On the other hand, this study also found that there are some defects in the algorithm for detecting incorrect pronunciation. As shown in Figure 8, when users read the word “ROOM,” they correctly read the “R” phoneme but incorrectly inserted the “G” sound. However, the premise of mispronunciation detection is that the user only pronounces the standard phoneme corresponding to the word, so in forced alignment, the “R” phoneme will be given a low score due to the existence of the “G” sound. This kind of feedback can be confusing to users because there is nothing wrong with the “R” sound but just the insertion of the wrong sound. The main goal of the mispronunciation diagnosis task is to output the phoneme sequence of the actual pronunciation of the user and compare it with the standard phoneme sequence so as to bring the correct feedback to the user.

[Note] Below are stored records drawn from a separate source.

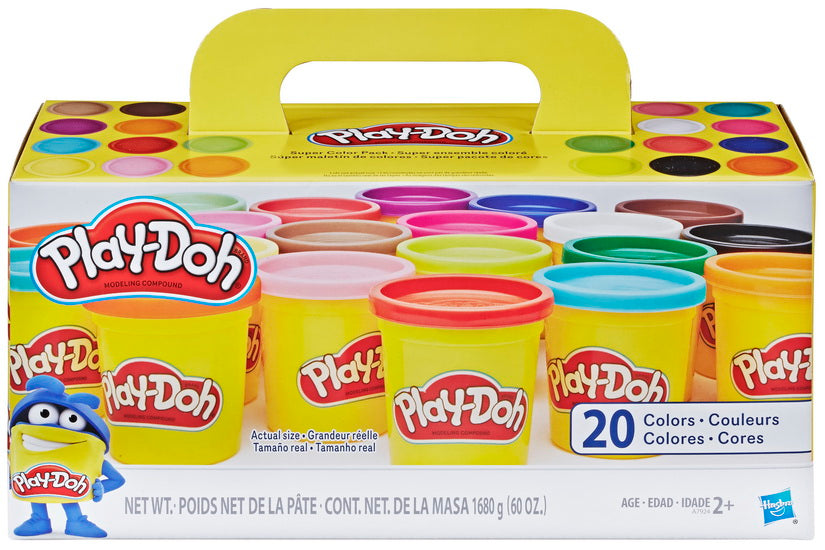 Super ensemble coloré 20 pots pâte à modeler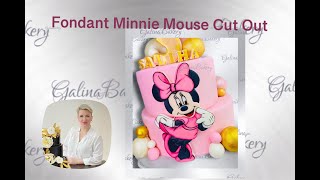 Minnie Mouse fondant cut out/Минни Маус вырезка из мастики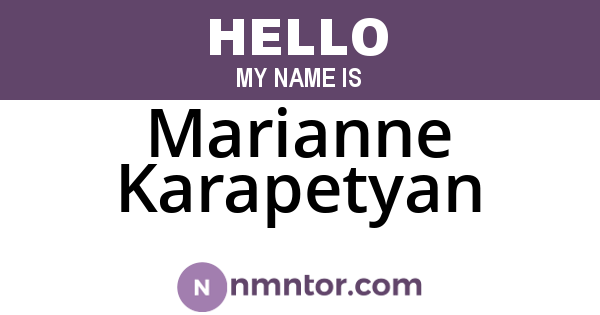 Marianne Karapetyan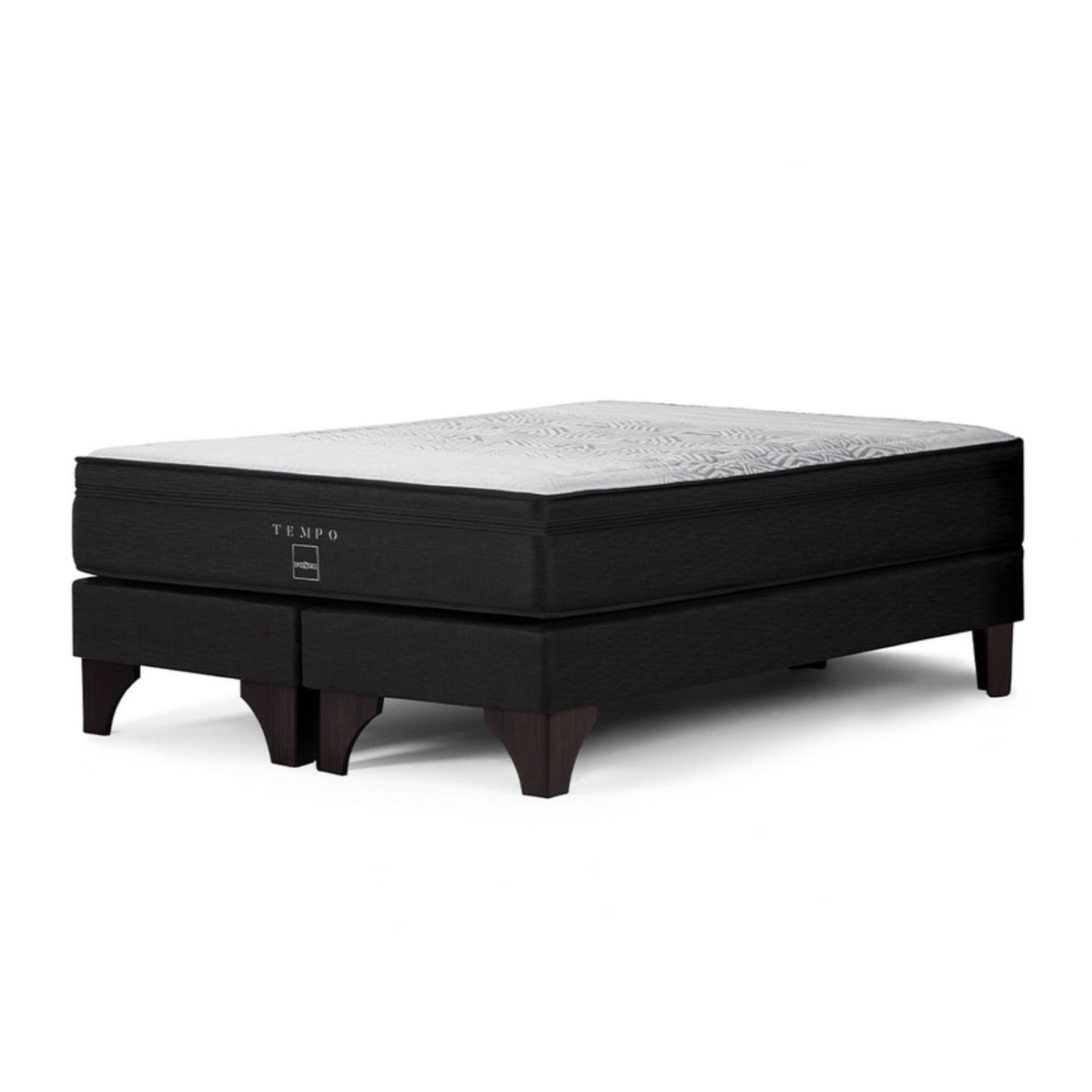 ROSEN - Dormitorio Europeo Tempo Issey Grafito King + 2 Almohadas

The task of phoneme sequence annotation can also be regarded as the task of classification on each audio frame. The classification results of all audio frames in the test set were statistically analyzed to form the confusion matrix as shown in Figure 8. It can be seen that the classification of standard phonemes is basically accurate, but the classification result of the error tag is very poor. Because the error tag is an additional tag in the L2-Arctic data set, it represents nonstandard English pronunciation phonemes in all languages. It is considered that the error tag is too broad for the deep learning model, so it is difficult for the model to learn effective information.

5. Conclusion

Deep learning of engineering English translation is the most frequently used deep learning of translation at present, but the probability of translation errors is still high. The detection effect of the detection system is poorer; therefore, a new engineering English translation deep learning error automatic detection system is designed. through the experiment data show that the design system of translation error detection accuracy is higher and misjudgment rate is low, that the system design is feasible and translation for the future development and application of deep learning provide certain help and support. The method of deep learning is adopted to classify the translation according to sentence error types, and different penalty weights are given for different error types. In the next step, the translation is scored according to the deductive criteria of manual scoring. Finally, the translation is qualitatively evaluated according to the scoring result and minimum value. This method can reduce the impact of simple translation on the overall quality of batch tasks to some extent.

Data Availability

The data used to support the findings of this study are available from the corresponding author upon request.

Conflicts of Interest

The author declares that there are no conflicts of interest.

Acknowledgments

This work was supported by the Scientific Research Program and funded by the Shaanxi Provincial Education Bureau: Xi’an Tour Text Translation Strategy Research in Terms of Prototype and Model Theory (Program no. 18JK0298).